More recently, improved power to do small-animal imaging with MRI has allowed stroke researchers to await directly at the development of stroke damage in a living animal. "Nosotros tin characterization our clots so that they are piece of cake to see on imaging, and expect at the temporal course of the impairment and how quickly TPA works in dissolving the clot," says Dr. Fisher. "We can then relate that to reperfusion furnishings in the tissue. Information technology volition also let us to compare other thrombolytic [jell-dissolving] agents to TPA to come across if nosotros tin dissolve clots faster and more than extensively with fewer damaging effects, such every bit hemorrhage [bleeding]."

Dr. Fisher and his colleagues have recently published animal-model studies showing that giving loftier-catamenia oxygen might exist able to extend the fourth dimension window in which TPA tin be safely and finer given to stroke patients.

Insight Into Parkinson'due south

A number of different animal models take been used to study the origins and evolution of Parkinson's disease. Perhaps most commonly used, and the one that has yielded the greatest insights, has been the "MPTP" model. MPTP is a chemic that causes permanent symptoms of Parkinson's disease by killing sure neurons in the brain. Used in mice, rats, and sometimes primates, the MPTP model has immune researchers to study the effects of a wide variety of genes that are associated with human Parkinson's.

"Nigh of the current therapies for Parkinson'south symptoms developed over the years were all showtime tested in the experimental mouse, mostly the MPTP model, earlier existence given to people," says Serge Przedborski, K.D., Ph.D., Ph.D. professor of neurology and pathology at Columbia University Medical Center in New York and a leading Parkinson's researcher. "Information technology gives usa a ballpark idea, before clinical trials, if the treatment is going in the right direction or not."

Perhaps an even more exciting direction made possible by MPTP animate being inquiry has been the development of deep brain stimulation (DBS) for Parkinson's disease. DBS uses a surgically implanted, battery-operated device chosen a neurostimulator—similar a pacemaker for the brain—to send an electrical signal to the areas of the encephalon that control movement, blocking the abnormal nerve impulses that lead to Parkinson's symptoms. Although it's not a cure, DBS has significantly reduced symptoms for many people with Parkinson's.

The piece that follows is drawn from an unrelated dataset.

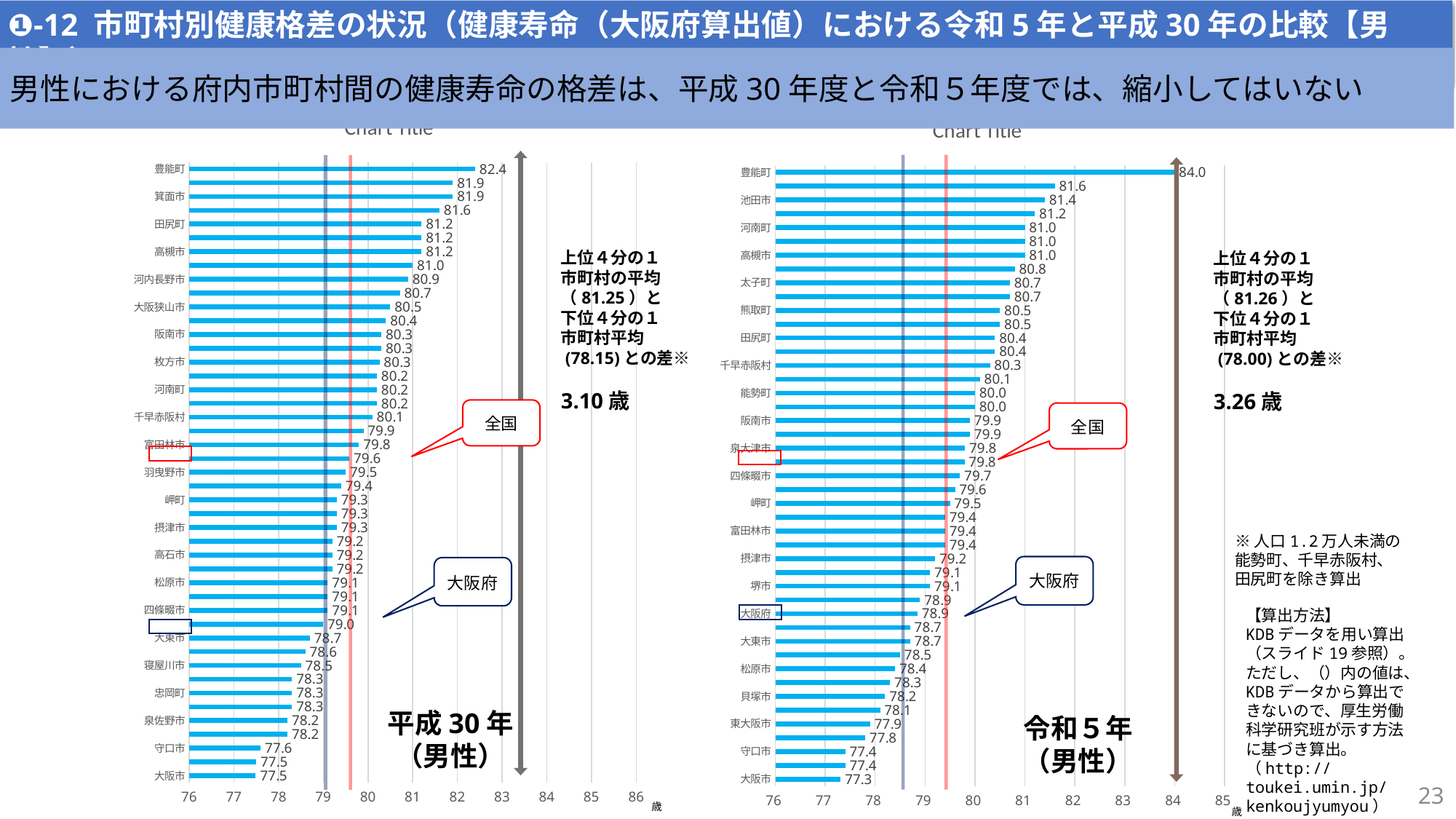
What kind of chart is the 平成30年（男性） chart on the left? bar chart In the 平成30年（男性） chart on the left, what is the value for 高槻市? 81.2 In the 令和5年（男性） chart on the right, what is the difference between the values for 豊能町 and 大阪市? 6.7 In the 平成30年（男性） chart on the left, is the value for 守口市 greater or less than 78? less In the 平成30年（男性） chart on the left, which municipality has the highest value? 豊能町 In the 平成30年（男性） chart on the left, what is the value for 豊能町? 82.4 In the 令和5年（男性） chart on the right, which municipality has the highest value? 豊能町 In the 令和5年（男性） chart on the right, which has the larger value, 池田市 or 守口市? 池田市 In the 令和5年（男性） chart on the right, what is the value for 大阪市? 77.3 In the 令和5年（男性） chart on the right, what is the value for 大阪府? 78.9 In the 平成30年（男性） chart on the left, what is the value for 大阪市? 77.5 In the 令和5年（男性） chart on the right, what is the value for 豊能町? 84.0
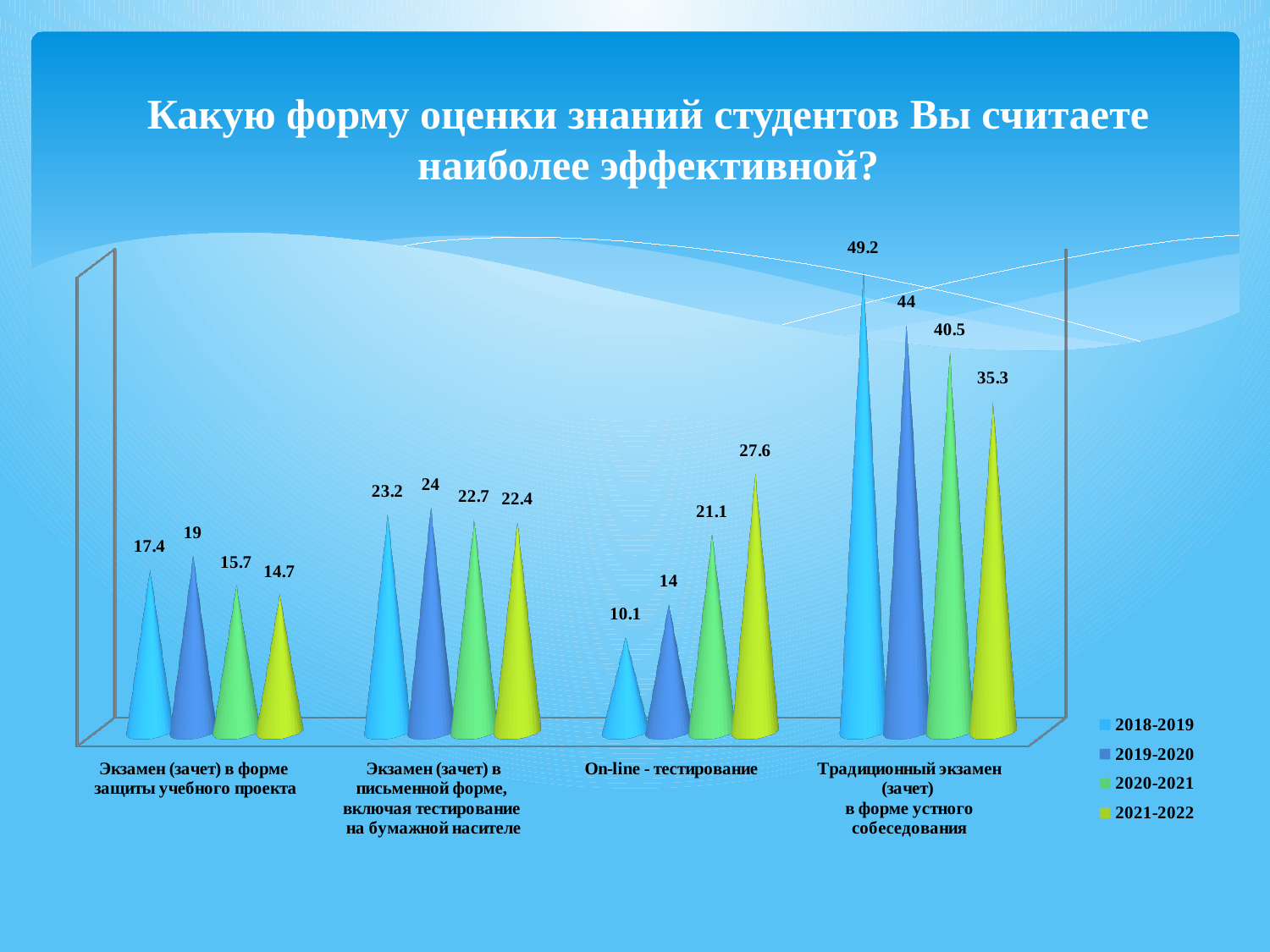
Which category has the highest value for the 2018-2019 series? Традиционный экзамен (зачет) в форме устного собеседования What is the value for 2021-2022 in the category "On-line - тестирование"? 27.6 What is the value for 2020-2021 in the category "Экзамен (зачет) в письменной форме, включая тестирование на бумажной насителе"? 22.7 What is the value for 2018-2019 in the category "Традиционный экзамен (зачет) в форме устного собеседования"? 49.2 What is the value for 2019-2020 in the category "Экзамен (зачет) в форме защиты учебного проекта"? 19 Which is larger for "On-line - тестирование": the 2018-2019 value or the 2021-2022 value? 2021-2022 What is the difference between the 2018-2019 and 2021-2022 values for "Традиционный экзамен (зачет) в форме устного собеседования"? 13.9 How many categories are shown on the x axis of the chart? 4 What kind of chart is shown on the slide? Bar chart For "On-line - тестирование", do the values rise or fall from 2018-2019 to 2021-2022? Rise How many series does the legend list? 4 Which category has the lowest value for the 2018-2019 series? On-line - тестирование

"DBS had been used for years in people with epilepsy, merely the idea to use it in Parkinson's disease came from work that had been done on the chemical neuroanatomy of the encephalon in MPTP monkeys," explains Dr. Przedborski. "Scientists observed that once the neurons in the brain that made dopamine were destroyed, these monkeys given MPTP had hyperactivity in a certain area of the brain called the subthalamic nucleus. They found that if you used a toxin to destroy this nucleus, the Parkinson's symptoms in the monkey disappeared. From that, they theorized that if you implanted a needle to jam this hyperactivity with high-frequency electric stimulation, you'd go the same outcome. And that's exactly what happened—creating a handling that has been the 2d most significant advance in the management of Parkinson's since the discovery of levodopa. If you eliminate the MPTP monkey, this never would have happened."

What'south more, the lessons that have been learned from animal models in one neurologic illness tin can oftentimes be "cross-fertilized" into other brain and central nervous system disorders. For example, Dr. Ransohoff points out, researchers are taking lessons learned from the EAE model and from basic neuroscience and performing crossover experiments in an try to understand how inflammation works in other chronic neurodegenerative diseases.

"If nosotros could get a handle on which aspects of inflammation are helpful and which are harmful, we might have tools in our arsenal of treatments that could exist applied to many forms of neurodegeneration," he says. "This kind of research is something that merely animal models tin can help us do."

Larn more about the use of animals in biomedical inquiry.